Travail demandé:
A. Répondez aux questions suivantes à partir du texte sur les contenus haineux en ligne.
(i) Quand le texte de loi annoncé par Édouard Philippe doit-il être présenté ?
(ii) De combien de temps les hébergeurs disposeraient-ils pour retirer les contenus racistes ou antisémites ?
(iii) Où le premier ministre a-t-il donné d’autres indications ?
B. Dites si chacune des affirmations suivantes concorde avec le texte sur les contenus haineux en ligne, en citant les mots décisifs.
(i) Le délai de retrait est aujourd’hui laissé à la libre appréciation des hébergeurs.
(ii) Le rapport Avia envisage la mise en quarantaine des seuls contenus manifestement illicites.
(iii) Le premier ministre dit vouloir réprimer la liberté d’opinion.
C. Reproduisez fidèlement la partie du texte sur les contenus haineux en ligne qui s’ouvre sur les mots contenant « Réagissant aux récents » et se ferme sur « un du gouvernement. ».

Texte:
■ ■ ■ ■
Édouard Philippe a annoncé hier qu’un texte de loi « sera présenté avant l’été » pour lutter contre les contenus haineux en ligne. L’idée ? « Responsabiliser ceux qui n’ont pas le droit de dire qu’ils sont responsables de rien de ce qui est publié ». Une excellente occasion de relire le droit en vigueur.
La future loi viendra mettre en musique législative le rapport Avia sur le même sujet. Un document qui a imaginé une série d’obligations comme la mise en quarantaine des contenus qui, sans l’être « manifestement », sont d’apparence « illicites ».
Mieux, les hébergeurs ne disposeraient que de 24 heures pour retirer les contenus racistes ou antisémites, dès la connaissance des contenus litigieux. Un délai aujourd’hui laissé à leur libre appréciation, la loi exigeant une prompte réaction.
Pour les autorités, l’intérêt d’insérer une telle contrainte serait que plus aucune tergiversation ne sera admise sur le critère temporel. Dès lors que le contenu devrait être retiré, au-delà de 24 heures, l’intermédiaire technique sera éligible à la sanction. De manière automatisée.
Réagissant aux récents actes antisémites « contre la mémoire d’Ilan Halimi », « contre la mémoire de Simone Veil », ou encore ceux vus « sur des enseignes directement inspirées de l’idéologie, de la phraséologie et de la symbolique qui ont prévalu dans les années trente et quarante », le même premier ministre a donné d’autres indications hier, à l’Assemblée nationale.
« Nous devons également prendre en considération les nouvelles façons d’exprimer ce qui n’est jamais une opinion, mais constitue toujours un délit. Madame la députée Avia a travaillé, avec d’autres, à un rapport qui nous ouvre des possibilités en matière de réseaux sociaux : nous ne devons jamais être arrêtés par leur prétendu anonymat » a exhorté le numéro un du gouvernement.
Des propos effacés en 24 heures, chrono
Dans l’optique française, ces services en ligne seront « appelés à prendre plus de responsabilités : s’ils ne le font pas, alors, ce sera à la loi de les mettre face à leurs responsabilités ».
Le locataire de Matignon l’assure : ce futur véhicule législatif ne sera pas liberticide. « Nous ne voulons pas réprimer la liberté d’opinion, nous ne voulons pas réprimer la liberté d’aller et venir ou la liberté de croire ou de ne pas croire. Nous voulons dire aux Français que, dans notre démocratie et dans notre République, ces actes sont inacceptables ».
■ ■ ■ ■
Données fournies:
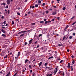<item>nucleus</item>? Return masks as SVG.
<instances>
[{
    "label": "nucleus",
    "instance_id": "5fc2aeb1",
    "mask_svg": "<svg viewBox=\"0 0 76 76\" xmlns=\"http://www.w3.org/2000/svg\"><path fill=\"white\" fill-rule=\"evenodd\" d=\"M71 57L72 58H74V56H73V55H72V56H71Z\"/></svg>",
    "mask_w": 76,
    "mask_h": 76
},
{
    "label": "nucleus",
    "instance_id": "aec40b11",
    "mask_svg": "<svg viewBox=\"0 0 76 76\" xmlns=\"http://www.w3.org/2000/svg\"><path fill=\"white\" fill-rule=\"evenodd\" d=\"M75 16H74L73 17H72L71 18V20H73L74 19H75Z\"/></svg>",
    "mask_w": 76,
    "mask_h": 76
},
{
    "label": "nucleus",
    "instance_id": "4c0bfd02",
    "mask_svg": "<svg viewBox=\"0 0 76 76\" xmlns=\"http://www.w3.org/2000/svg\"><path fill=\"white\" fill-rule=\"evenodd\" d=\"M17 14L18 15H20V13H19V12H18Z\"/></svg>",
    "mask_w": 76,
    "mask_h": 76
},
{
    "label": "nucleus",
    "instance_id": "8fccbe9b",
    "mask_svg": "<svg viewBox=\"0 0 76 76\" xmlns=\"http://www.w3.org/2000/svg\"><path fill=\"white\" fill-rule=\"evenodd\" d=\"M3 23L4 25L6 24V21H4L3 22Z\"/></svg>",
    "mask_w": 76,
    "mask_h": 76
},
{
    "label": "nucleus",
    "instance_id": "6ab92c4d",
    "mask_svg": "<svg viewBox=\"0 0 76 76\" xmlns=\"http://www.w3.org/2000/svg\"><path fill=\"white\" fill-rule=\"evenodd\" d=\"M56 71H55V72H57V71L58 70L57 69V67L56 68Z\"/></svg>",
    "mask_w": 76,
    "mask_h": 76
},
{
    "label": "nucleus",
    "instance_id": "603ef678",
    "mask_svg": "<svg viewBox=\"0 0 76 76\" xmlns=\"http://www.w3.org/2000/svg\"><path fill=\"white\" fill-rule=\"evenodd\" d=\"M25 69H23V72H25Z\"/></svg>",
    "mask_w": 76,
    "mask_h": 76
},
{
    "label": "nucleus",
    "instance_id": "1a4fd4ad",
    "mask_svg": "<svg viewBox=\"0 0 76 76\" xmlns=\"http://www.w3.org/2000/svg\"><path fill=\"white\" fill-rule=\"evenodd\" d=\"M27 61H29V60H28V59H26L25 60V64H26V62H27Z\"/></svg>",
    "mask_w": 76,
    "mask_h": 76
},
{
    "label": "nucleus",
    "instance_id": "393cba45",
    "mask_svg": "<svg viewBox=\"0 0 76 76\" xmlns=\"http://www.w3.org/2000/svg\"><path fill=\"white\" fill-rule=\"evenodd\" d=\"M38 3H41V1L40 0H39L38 1Z\"/></svg>",
    "mask_w": 76,
    "mask_h": 76
},
{
    "label": "nucleus",
    "instance_id": "9b49d317",
    "mask_svg": "<svg viewBox=\"0 0 76 76\" xmlns=\"http://www.w3.org/2000/svg\"><path fill=\"white\" fill-rule=\"evenodd\" d=\"M34 25H35V23H31V26H34Z\"/></svg>",
    "mask_w": 76,
    "mask_h": 76
},
{
    "label": "nucleus",
    "instance_id": "09e8293b",
    "mask_svg": "<svg viewBox=\"0 0 76 76\" xmlns=\"http://www.w3.org/2000/svg\"><path fill=\"white\" fill-rule=\"evenodd\" d=\"M73 35L74 36H75V33H73Z\"/></svg>",
    "mask_w": 76,
    "mask_h": 76
},
{
    "label": "nucleus",
    "instance_id": "b1692460",
    "mask_svg": "<svg viewBox=\"0 0 76 76\" xmlns=\"http://www.w3.org/2000/svg\"><path fill=\"white\" fill-rule=\"evenodd\" d=\"M66 36H64L63 38V40H64V39H65V38H66Z\"/></svg>",
    "mask_w": 76,
    "mask_h": 76
},
{
    "label": "nucleus",
    "instance_id": "6e6552de",
    "mask_svg": "<svg viewBox=\"0 0 76 76\" xmlns=\"http://www.w3.org/2000/svg\"><path fill=\"white\" fill-rule=\"evenodd\" d=\"M20 52H18V57L20 56Z\"/></svg>",
    "mask_w": 76,
    "mask_h": 76
},
{
    "label": "nucleus",
    "instance_id": "4d7b16f0",
    "mask_svg": "<svg viewBox=\"0 0 76 76\" xmlns=\"http://www.w3.org/2000/svg\"><path fill=\"white\" fill-rule=\"evenodd\" d=\"M1 27L2 28H4V29H5L6 28L2 26Z\"/></svg>",
    "mask_w": 76,
    "mask_h": 76
},
{
    "label": "nucleus",
    "instance_id": "dca6fc26",
    "mask_svg": "<svg viewBox=\"0 0 76 76\" xmlns=\"http://www.w3.org/2000/svg\"><path fill=\"white\" fill-rule=\"evenodd\" d=\"M42 62H40V63L39 64V66L40 67V66H41V64H42Z\"/></svg>",
    "mask_w": 76,
    "mask_h": 76
},
{
    "label": "nucleus",
    "instance_id": "a878e982",
    "mask_svg": "<svg viewBox=\"0 0 76 76\" xmlns=\"http://www.w3.org/2000/svg\"><path fill=\"white\" fill-rule=\"evenodd\" d=\"M38 5H37V4H36L35 5V7H38Z\"/></svg>",
    "mask_w": 76,
    "mask_h": 76
},
{
    "label": "nucleus",
    "instance_id": "49530a36",
    "mask_svg": "<svg viewBox=\"0 0 76 76\" xmlns=\"http://www.w3.org/2000/svg\"><path fill=\"white\" fill-rule=\"evenodd\" d=\"M44 22L43 21H40V23H44Z\"/></svg>",
    "mask_w": 76,
    "mask_h": 76
},
{
    "label": "nucleus",
    "instance_id": "f03ea898",
    "mask_svg": "<svg viewBox=\"0 0 76 76\" xmlns=\"http://www.w3.org/2000/svg\"><path fill=\"white\" fill-rule=\"evenodd\" d=\"M32 41H33V39H31L29 41V43L28 44V45H29L30 44H31V43H32Z\"/></svg>",
    "mask_w": 76,
    "mask_h": 76
},
{
    "label": "nucleus",
    "instance_id": "37998d69",
    "mask_svg": "<svg viewBox=\"0 0 76 76\" xmlns=\"http://www.w3.org/2000/svg\"><path fill=\"white\" fill-rule=\"evenodd\" d=\"M57 19L58 20H60V17H58L57 18Z\"/></svg>",
    "mask_w": 76,
    "mask_h": 76
},
{
    "label": "nucleus",
    "instance_id": "f704fd0d",
    "mask_svg": "<svg viewBox=\"0 0 76 76\" xmlns=\"http://www.w3.org/2000/svg\"><path fill=\"white\" fill-rule=\"evenodd\" d=\"M8 12V14H9V13H10V11H9V10H8V12Z\"/></svg>",
    "mask_w": 76,
    "mask_h": 76
},
{
    "label": "nucleus",
    "instance_id": "c9c22d12",
    "mask_svg": "<svg viewBox=\"0 0 76 76\" xmlns=\"http://www.w3.org/2000/svg\"><path fill=\"white\" fill-rule=\"evenodd\" d=\"M45 3H43L42 4V5L43 6H45Z\"/></svg>",
    "mask_w": 76,
    "mask_h": 76
},
{
    "label": "nucleus",
    "instance_id": "9d476101",
    "mask_svg": "<svg viewBox=\"0 0 76 76\" xmlns=\"http://www.w3.org/2000/svg\"><path fill=\"white\" fill-rule=\"evenodd\" d=\"M24 35H25V33H23V34H21V35H20V37H23V36H24Z\"/></svg>",
    "mask_w": 76,
    "mask_h": 76
},
{
    "label": "nucleus",
    "instance_id": "a19ab883",
    "mask_svg": "<svg viewBox=\"0 0 76 76\" xmlns=\"http://www.w3.org/2000/svg\"><path fill=\"white\" fill-rule=\"evenodd\" d=\"M17 73H18L16 72V73H15V74H14V75L15 76H16V75H17Z\"/></svg>",
    "mask_w": 76,
    "mask_h": 76
},
{
    "label": "nucleus",
    "instance_id": "2f4dec72",
    "mask_svg": "<svg viewBox=\"0 0 76 76\" xmlns=\"http://www.w3.org/2000/svg\"><path fill=\"white\" fill-rule=\"evenodd\" d=\"M76 23V21L74 23H73L72 24V25H75Z\"/></svg>",
    "mask_w": 76,
    "mask_h": 76
},
{
    "label": "nucleus",
    "instance_id": "69168bd1",
    "mask_svg": "<svg viewBox=\"0 0 76 76\" xmlns=\"http://www.w3.org/2000/svg\"><path fill=\"white\" fill-rule=\"evenodd\" d=\"M54 1H52V3H54Z\"/></svg>",
    "mask_w": 76,
    "mask_h": 76
},
{
    "label": "nucleus",
    "instance_id": "c85d7f7f",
■ ■ ■ ■
Réponses correctes:
A.
(i) Avant l’été.
(ii) De 24 heures, dès la connaissance des contenus litigieux.
(iii) À l’Assemblée nationale.

B.
(i) Oui : « Un délai aujourd’hui laissé à leur libre appréciation ».
(ii) Non : « la mise en quarantaine des contenus qui, sans l’être « manifestement », sont d’apparence « illicites » ».
(iii) Non : « Nous ne voulons pas réprimer la liberté d’opinion ».

C.
Réagissant aux récents actes antisémites « contre la mémoire d’Ilan Halimi », « contre la mémoire de Simone Veil », ou encore ceux vus « sur des enseignes directement inspirées de l’idéologie, de la phraséologie et de la symbolique qui ont prévalu dans les années trente et quarante », le même premier ministre a donné d’autres indications hier, à l’Assemblée nationale.
« Nous devons également prendre en considération les nouvelles façons d’exprimer ce qui n’est jamais une opinion, mais constitue toujours un délit. Madame la députée Avia a travaillé, avec d’autres, à un rapport qui nous ouvre des possibilités en matière de réseaux sociaux : nous ne devons jamais être arrêtés par leur prétendu anonymat » a exhorté le numéro un du gouvernement.